### [EXTRACT TO READ]
130 E 21st Street – X3MEX

featured image
130 E 21st Street – X3MEX

X3MEX was born in Torreon Coahuila Mexico, migrated to Arkansas, U.S. in 1994. Focus on social issues, I am a visual artist whose mediums range from graphic design, screen printing, mural painting, canvas painting, photography, sculpture, and graffiti. I’m active in my community, am an organizer of cultural events, have painted all through the US and Mexico, from Chiapas, Mexico City, Juarez, NY City, all through the South, Portland, to name a few. From the Spanish embassy in Mexico city to small neighborhoods in Juarez and elsewhere. I’m a co-founder member of the art collective, Movimiento Hunab Ku and member of Colectivo Reziste.

Let’s make some magic.


“Por Los Caminos De La Esperanza – By The Paths Of Hope”

Paying homage and telling the story of those with no voice, those that leave everything for the hope of a better tomorrow. Many travel by train, others by foot, the turmoil and despair that people go through in such a journey. By depicting the reality of those that walk all night and ride ‘la bestia’ – the train the goes from South America through Mexico and to the US, in search of new horizons. The train serves as transportation to thousands and many die or are crippled or lose their limbs on this train. Many dangers have to be endured on this trip to “el norte.” By depicting the train full of immigrants on its back, it carries hundreds of people and their dreams to the promise of a better tomorrow. As the train travels on its path, it turns into Quetzalcoatl, the God of Life. It is the feathered serpent which carries its people on his back, blessing them through their journey wherever it may take them. There are those that travel by foot along with their loved ones and those that ride the train through many terrains and obstacles, thieves, police, and immigration. There are others that aid the travelers with food, water, medicine, or a place to rest. There are many players in this reality and many that don’t make it to their destination. We tell our stories to remember, to honor, and to learn. We tell our stories because no one else will. We must teach our children where we come from and who we are. Our spirit and identity as immigrants and sons of immigrants is honored, embraced and celebrated for those that came before us to make us who we are today and who we can be in the future. Our stories must be told.

### [TASKS AND EXERCISES]
• a. Reproduce the part of the X3MEX page from "featured image" up to and including "of Colectivo Reziste.".
• b. According to the X3MEX page, what does the train turn into as it travels on its path?

### [THE DATA]
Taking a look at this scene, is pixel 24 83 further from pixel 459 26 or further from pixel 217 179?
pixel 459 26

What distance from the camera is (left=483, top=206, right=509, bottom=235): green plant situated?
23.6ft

### [ANSWERS TO THE PROBLEMS]
• a.
featured image
130 E 21st Street – X3MEX

X3MEX was born in Torreon Coahuila Mexico, migrated to Arkansas, U.S. in 1994. Focus on social issues, I am a visual artist whose mediums range from graphic design, screen printing, mural painting, canvas painting, photography, sculpture, and graffiti. I’m active in my community, am an organizer of cultural events, have painted all through the US and Mexico, from Chiapas, Mexico City, Juarez, NY City, all through the South, Portland, to name a few. From the Spanish embassy in Mexico city to small neighborhoods in Juarez and elsewhere. I’m a co-founder member of the art collective, Movimiento Hunab Ku and member of Colectivo Reziste.

• b. Quetzalcoatl, the God of Life.